Keep laser focus on the four major resources - CPU, memory, IO, network. All performance issues manifest themselves in one or more of the 4 major H/W resources. By focusing on the usage patten of the four major resources, you can quickly identify an entry point to start the iterative RCA. Look for patterns that defy the common sense or the norm. For example, in general, higher throughput will consume more CPU cycles. If the throughput decreases, while CPU usage increases or remains the same, then your entry point should be the CPU. You may want to look for processes that consume more CPU. Another example is when throughput has plateaued, but disk queue length increases.

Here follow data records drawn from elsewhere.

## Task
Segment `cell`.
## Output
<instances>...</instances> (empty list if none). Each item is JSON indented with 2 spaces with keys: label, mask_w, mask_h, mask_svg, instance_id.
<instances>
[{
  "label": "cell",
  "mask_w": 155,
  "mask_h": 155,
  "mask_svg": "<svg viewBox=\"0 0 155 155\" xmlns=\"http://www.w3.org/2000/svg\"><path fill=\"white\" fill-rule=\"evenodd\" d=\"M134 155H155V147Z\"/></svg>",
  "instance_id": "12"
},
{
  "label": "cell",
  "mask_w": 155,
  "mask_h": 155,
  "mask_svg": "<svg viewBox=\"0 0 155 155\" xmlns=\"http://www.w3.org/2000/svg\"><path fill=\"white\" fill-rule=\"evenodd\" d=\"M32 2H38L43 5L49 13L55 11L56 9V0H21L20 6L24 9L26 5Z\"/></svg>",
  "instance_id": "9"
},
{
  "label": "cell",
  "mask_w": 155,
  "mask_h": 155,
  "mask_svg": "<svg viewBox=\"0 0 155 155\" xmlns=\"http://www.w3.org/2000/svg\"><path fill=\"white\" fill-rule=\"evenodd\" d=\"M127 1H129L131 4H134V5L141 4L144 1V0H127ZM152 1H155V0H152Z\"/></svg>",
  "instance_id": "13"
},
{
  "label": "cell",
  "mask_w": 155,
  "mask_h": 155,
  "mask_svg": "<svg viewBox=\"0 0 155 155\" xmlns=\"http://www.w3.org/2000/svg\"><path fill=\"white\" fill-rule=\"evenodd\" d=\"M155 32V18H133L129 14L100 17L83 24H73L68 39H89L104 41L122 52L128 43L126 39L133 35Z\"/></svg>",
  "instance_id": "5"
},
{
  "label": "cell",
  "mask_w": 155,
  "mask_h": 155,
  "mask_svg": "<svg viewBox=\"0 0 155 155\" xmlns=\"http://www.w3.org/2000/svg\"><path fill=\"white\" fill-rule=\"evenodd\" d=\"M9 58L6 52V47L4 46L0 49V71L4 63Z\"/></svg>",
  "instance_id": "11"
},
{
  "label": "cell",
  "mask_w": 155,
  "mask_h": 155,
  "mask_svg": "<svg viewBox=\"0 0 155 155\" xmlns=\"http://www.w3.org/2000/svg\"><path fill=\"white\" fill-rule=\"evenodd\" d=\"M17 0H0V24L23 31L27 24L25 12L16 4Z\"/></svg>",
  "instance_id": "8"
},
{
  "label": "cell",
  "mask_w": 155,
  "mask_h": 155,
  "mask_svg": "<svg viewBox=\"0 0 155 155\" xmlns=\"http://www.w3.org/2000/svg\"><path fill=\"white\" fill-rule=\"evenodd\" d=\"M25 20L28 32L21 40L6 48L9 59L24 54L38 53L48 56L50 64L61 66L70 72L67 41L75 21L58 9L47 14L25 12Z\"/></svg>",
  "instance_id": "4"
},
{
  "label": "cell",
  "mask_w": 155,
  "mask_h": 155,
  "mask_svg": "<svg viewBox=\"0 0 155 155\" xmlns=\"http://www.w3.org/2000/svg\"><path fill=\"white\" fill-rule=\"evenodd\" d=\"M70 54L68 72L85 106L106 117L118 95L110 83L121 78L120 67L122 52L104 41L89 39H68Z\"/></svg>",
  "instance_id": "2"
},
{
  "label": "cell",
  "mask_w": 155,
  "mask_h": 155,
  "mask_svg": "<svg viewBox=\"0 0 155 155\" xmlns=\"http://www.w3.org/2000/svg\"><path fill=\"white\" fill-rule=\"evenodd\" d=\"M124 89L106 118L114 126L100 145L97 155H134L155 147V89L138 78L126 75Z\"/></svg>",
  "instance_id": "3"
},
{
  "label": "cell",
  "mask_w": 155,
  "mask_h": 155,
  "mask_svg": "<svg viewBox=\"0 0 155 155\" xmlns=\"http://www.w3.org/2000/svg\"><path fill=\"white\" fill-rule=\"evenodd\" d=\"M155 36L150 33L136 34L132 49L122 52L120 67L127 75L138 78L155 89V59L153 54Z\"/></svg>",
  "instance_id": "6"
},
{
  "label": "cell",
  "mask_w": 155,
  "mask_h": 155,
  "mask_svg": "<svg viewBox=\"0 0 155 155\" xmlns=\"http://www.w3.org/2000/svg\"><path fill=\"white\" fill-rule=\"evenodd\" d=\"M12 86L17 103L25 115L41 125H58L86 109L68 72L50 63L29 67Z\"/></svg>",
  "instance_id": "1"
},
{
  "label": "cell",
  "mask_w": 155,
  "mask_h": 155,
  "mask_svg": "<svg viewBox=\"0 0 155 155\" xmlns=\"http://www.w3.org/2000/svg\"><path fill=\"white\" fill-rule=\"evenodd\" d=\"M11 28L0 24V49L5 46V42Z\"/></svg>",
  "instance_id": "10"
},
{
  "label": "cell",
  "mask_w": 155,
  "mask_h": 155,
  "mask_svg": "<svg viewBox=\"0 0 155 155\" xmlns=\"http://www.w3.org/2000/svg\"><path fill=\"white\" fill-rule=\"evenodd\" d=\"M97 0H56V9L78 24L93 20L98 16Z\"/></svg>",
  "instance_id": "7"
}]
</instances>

This is an indication of an I/O subsystem bottleneck and the entry point to RCA should be the I/O code path.
Performance numbers, both throughput and performance statistics, are relative. A number is meaningless until you compare with another number. For example, a disk queue length of 10 is meaningless until you compare with a similar workload which has a queue length of 5. That is why it is important to keep a set of performance data when system is running normally, and when a performance problem occurs, collect the same kind of data for comparison. Having a set of baseline numbers to compare with throughout the iterative process is key for successful problem resolution.
Identify changes in the Environment, such as newly implemented security requirements, changes in workloads applications, hardware of network infrastructure changes, and increases in size of data to the workloads.